Ridley Scott atraviesa el peor y más exitoso momento de su carrera. Hace 20 
    años que no hace una película importante, más allás de la sobrevalorada 
    Thelma y Louise. Después de una trilogía excelente (Los duelistas, 
    Alien, Blade Runner), fue declinando hasta convertirse en un realizador 
    del montón. Pero con Gladiador y Hannibal no sólo se 
    transformó en un director ultrafamoso; también demostró que había perdido la 
    capacidad de narrar medianamente bien. La caída del halcón negro 
    marca el retorno de Scott como narrador y confirma al mismo tiempo que está
      dispuesto a filmar cualquier cosa con tal de seguir estando en el
      candelero.
    Tras la caída de las torres gemelas, los americanos sacaron a relucir su más 
    recalcitrante nacionalismo. En el cine se evidenció en dos sentidos: nada de 
    imágenes de la New York pre-atentado y un aluvión de películas bélicas de 
    propaganda.
    
    La caída del halcón negro es un intento ridículo de justificar la 
    invasión y el bombardeo norteamericano en paises subdesarrollados. Y se 
    desenmascara rápido, por sí sola.
    Scott filma el tercer mundo como Soderbergh: con una fotografía 
    amarillenta que hace de Somalía el país más sucio y temible del globo 
    terráqueo. Allí deben trasladarse los americanos para evitar que Aideed, "el 
    señor de la guerra", mate a los somalíes de hambre adueñándose de los 
    alimentos que envía la ONU. Por supuesto que lo primero que vemos es a sus 
    muchachos disparando a mujeres y niños que se acercan desesperados a la 
    montaña de comida.
    Entonces, los héroes entran en acción. Dos comandos especiales –los Delta 
    y los Ranger– unen sus fuerzas para una misión que en principio no presenta 
    complicaciones: tomar un edificio y secuestrar a dos secuases de Aideed. 
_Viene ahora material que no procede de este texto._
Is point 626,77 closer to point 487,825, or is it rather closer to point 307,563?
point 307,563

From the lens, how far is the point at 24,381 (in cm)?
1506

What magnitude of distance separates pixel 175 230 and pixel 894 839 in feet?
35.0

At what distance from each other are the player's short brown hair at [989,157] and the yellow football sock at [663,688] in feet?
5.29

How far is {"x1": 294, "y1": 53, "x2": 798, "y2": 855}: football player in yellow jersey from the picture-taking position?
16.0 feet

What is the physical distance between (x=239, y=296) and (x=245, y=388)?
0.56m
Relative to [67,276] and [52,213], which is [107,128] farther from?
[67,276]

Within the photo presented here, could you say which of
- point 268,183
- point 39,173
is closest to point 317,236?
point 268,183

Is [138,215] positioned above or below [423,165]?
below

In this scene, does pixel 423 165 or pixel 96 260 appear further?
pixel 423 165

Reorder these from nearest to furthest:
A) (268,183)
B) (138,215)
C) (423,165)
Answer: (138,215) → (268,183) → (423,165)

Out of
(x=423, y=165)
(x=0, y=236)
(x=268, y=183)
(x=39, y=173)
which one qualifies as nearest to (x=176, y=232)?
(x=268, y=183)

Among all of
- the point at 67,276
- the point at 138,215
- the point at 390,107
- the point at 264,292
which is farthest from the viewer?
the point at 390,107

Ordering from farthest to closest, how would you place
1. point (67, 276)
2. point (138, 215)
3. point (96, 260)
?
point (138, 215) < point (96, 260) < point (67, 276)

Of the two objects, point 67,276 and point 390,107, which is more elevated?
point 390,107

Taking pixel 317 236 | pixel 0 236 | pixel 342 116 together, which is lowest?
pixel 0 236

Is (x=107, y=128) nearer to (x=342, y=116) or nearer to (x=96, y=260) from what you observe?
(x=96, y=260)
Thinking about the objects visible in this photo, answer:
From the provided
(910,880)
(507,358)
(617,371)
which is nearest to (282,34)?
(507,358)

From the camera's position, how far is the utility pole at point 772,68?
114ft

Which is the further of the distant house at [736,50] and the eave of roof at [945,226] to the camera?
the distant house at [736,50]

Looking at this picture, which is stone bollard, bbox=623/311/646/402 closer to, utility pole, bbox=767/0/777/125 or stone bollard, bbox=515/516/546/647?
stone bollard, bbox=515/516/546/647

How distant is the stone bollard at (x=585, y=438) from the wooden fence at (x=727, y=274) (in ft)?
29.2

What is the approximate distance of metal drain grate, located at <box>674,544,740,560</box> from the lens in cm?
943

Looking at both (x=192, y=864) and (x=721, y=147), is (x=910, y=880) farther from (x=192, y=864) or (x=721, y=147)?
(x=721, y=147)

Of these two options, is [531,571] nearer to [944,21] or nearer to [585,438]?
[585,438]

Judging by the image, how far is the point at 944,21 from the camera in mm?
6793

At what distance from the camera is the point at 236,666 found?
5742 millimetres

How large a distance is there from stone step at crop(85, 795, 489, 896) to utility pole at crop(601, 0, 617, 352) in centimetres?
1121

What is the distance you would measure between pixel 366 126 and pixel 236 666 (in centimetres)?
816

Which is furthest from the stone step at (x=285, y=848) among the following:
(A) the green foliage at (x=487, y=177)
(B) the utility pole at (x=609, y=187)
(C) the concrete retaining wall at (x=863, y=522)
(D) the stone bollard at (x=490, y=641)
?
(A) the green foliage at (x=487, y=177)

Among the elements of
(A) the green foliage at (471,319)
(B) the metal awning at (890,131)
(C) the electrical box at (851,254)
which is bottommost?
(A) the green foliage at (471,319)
    Pero algo sale mal y la misión de secuestro se transforma en rescate. Un 
    Halcón Negro (helicóptero militar) cae en medio de la ciudad rodeado de 
    presencias hostiles (el jefe del escuadrón ya había dado la alarma cuando se 
    quejaba de que Washington no le había mandado vehículos más sofisticados 
    –léase: que el Estado invierta más plata para acciones militares–). 
    Entonces todo empieza a girar en torno de cómo sacar a los soldados heridos 
    antes de que los somalíes se los coman vivos.
    Los combates son narrados en plan de película de acción, un poco a la 
    manera de Rescatando al Soldado Ryan –cámara próxima, vertiginosa, 
    violencia extrema–, con héroes de película de acción. Es decir, personajes 
    que casi nunca muestran temor y están dispuestos a sacrificar sus vidas por 
    sus compañeros. Lo que no se puede negar, entre tanto patrioterismo y 
    heroísmo extremos, es que Scott le saca el jugo a las batallas. Son casi dos 
    horas de tensión ininterrumpida, contada con una destreza que en el director 
    parecía perdida.
    Para el espectador tolerante de la propaganda desembozada, la película 
    resultará sumamente entretenida, bien filmada, con actuaciones discretas y 
    un realismo extremo a la hora de transmitir el terror que se vive en una 
    zona de guerra. Después de todo, el género bélico siempre floreció –salvo 
    contadas excepciones– de la mano de los deberes patrióticos. La caída del 
    halcón negro es precisamente eso: una buena película de género, con una 
    ideología proyanqui, absolutamente conservadora.